Нужно было презирать самую сущность искусства, чтоб говорить такие речи. Презирать форму — значит презирать и самое искусство. Лишь такое варварское общество, которое не глядело на художественные произведения и не знало их, для которого все сотворенное в этой области было разве только курьезным хламом, годным для «кунсткамер», могло поверить такому абсурду, что в середине XIX века, да еще в России, художники будто бы окончательно овладели формой и что потому пора бросить заботу о ней, пора заняться более дельным. Только в России, нищей художеством, нищей формально прекрасным, обезличенной, в России, лишенной культурных наслоений, все наиболее свежие художники могли поверить этому абсурду и принести свои, часто удивительные, таланты в жертву ему. Грустно то, что презрение к форме не только отразилось на их творчестве, но и на творчестве последующей эпохи. Оно заставило Репина разбрасываться вширь, вместо того чтобы идти вглубь, оно исковеркало первого по времени русского идеалиста В. Васнецова, заставив его исполнять свои, быть может, и дивные замыслы в дешевой, легкомысленной, почти иллюстраторской манере, и, наконец, даже художники нашего времени все еще должны биться из-за того, что старшие не захотели их учить в своих произведениях — чему единственно можно научить — владению формами, линиями и красками. Ведь то содержание, на котором так настаивали наши отцы, — от Бога. Содержания ищут и наши времена, и даже самым ревностным образом, но мы теперь под содержанием понимаем нечто бесконечно более широкое, нежели их социально-педагогические идейки[78].

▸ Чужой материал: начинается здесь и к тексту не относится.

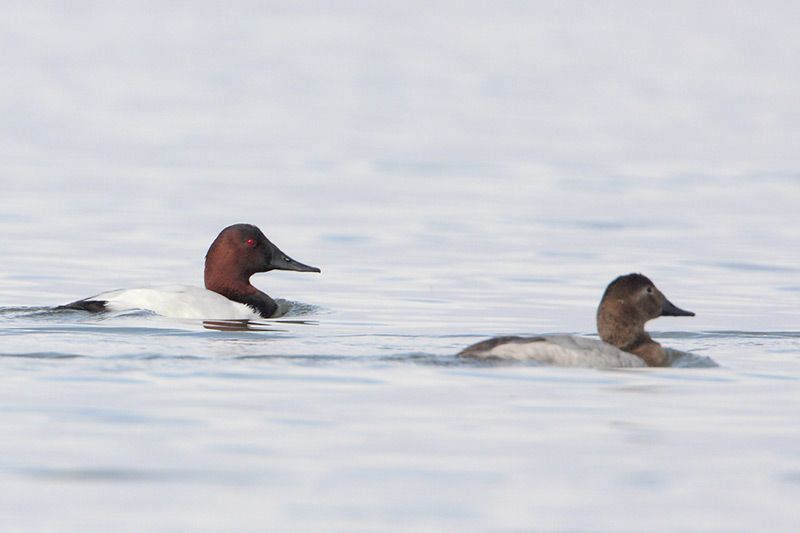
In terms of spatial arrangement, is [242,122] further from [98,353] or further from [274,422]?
[274,422]

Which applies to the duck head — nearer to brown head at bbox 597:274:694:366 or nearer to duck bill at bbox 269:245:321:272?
duck bill at bbox 269:245:321:272

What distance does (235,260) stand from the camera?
14102 mm

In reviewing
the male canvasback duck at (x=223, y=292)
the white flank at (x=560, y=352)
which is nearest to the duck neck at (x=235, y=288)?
the male canvasback duck at (x=223, y=292)

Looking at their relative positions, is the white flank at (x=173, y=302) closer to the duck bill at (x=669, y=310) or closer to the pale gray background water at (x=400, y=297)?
the pale gray background water at (x=400, y=297)

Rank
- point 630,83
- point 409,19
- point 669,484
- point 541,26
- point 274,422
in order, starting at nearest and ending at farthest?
point 669,484 < point 274,422 < point 630,83 < point 541,26 < point 409,19

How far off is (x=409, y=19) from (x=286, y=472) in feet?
203

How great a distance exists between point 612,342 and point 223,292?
403 centimetres

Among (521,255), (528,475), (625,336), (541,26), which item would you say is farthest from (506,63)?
(528,475)

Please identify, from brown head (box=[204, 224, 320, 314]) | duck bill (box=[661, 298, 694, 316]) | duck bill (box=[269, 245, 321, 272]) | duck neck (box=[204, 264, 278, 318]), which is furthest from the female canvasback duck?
duck bill (box=[269, 245, 321, 272])

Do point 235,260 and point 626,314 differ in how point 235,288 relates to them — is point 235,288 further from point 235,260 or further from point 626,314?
point 626,314

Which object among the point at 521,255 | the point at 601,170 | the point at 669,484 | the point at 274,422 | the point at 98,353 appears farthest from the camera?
the point at 601,170

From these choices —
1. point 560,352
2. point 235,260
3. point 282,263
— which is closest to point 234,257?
point 235,260

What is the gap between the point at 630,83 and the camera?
141ft

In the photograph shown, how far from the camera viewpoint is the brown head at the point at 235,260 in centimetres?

Впрочем, об этом содержании, божественном, тайном и непонятном, нечего заботиться, так как оно всегда будет там, где нет всеиссушивающей схоластики. Истинный, свободный, вдохновенный художник фатально всегда вложит его в свое произведение.

Однако дальнейшее течение русского искусства было обусловлено не только учением специально-утилитарного характера, но и чисто эстетической теорией. С 50-х годов во всех художественных отраслях одновременно с утилитарными взглядами, в тесной связи с ними стал входить в решительную силу реализм.

В сущности, реализм появился у нас раньше. Пушкин, Лермонтов, Грибоедов, Крылов, Гоголь и Кольцов были настоящими реалистами и даже величайшими реалистами во всей русской литературе. Однако они были ими не в силу каких-либо теорий, а непосредственно. Как живых людей, как настоящих художников, их слишком трогало окружающее. Они так страстно жили общей жизнью, так страстно ею увлекались, что, естественно, должны были черпать и свои темы, и свое вдохновение из действительности. Но они не были притом порабощены действительностью.

вернуться

78

Мы видим содержание не в одних только общественных проповедях, но и во всяком красочном и декоративном эффекте. Мы находим его и в соблазнительной округлости греческой вазы, и в сказочной пестроте персидского ковра, и в веерах Ватто и Кондера, так же, как и в «Страшном суде» Микеланджело и в «Angelus» Миллé.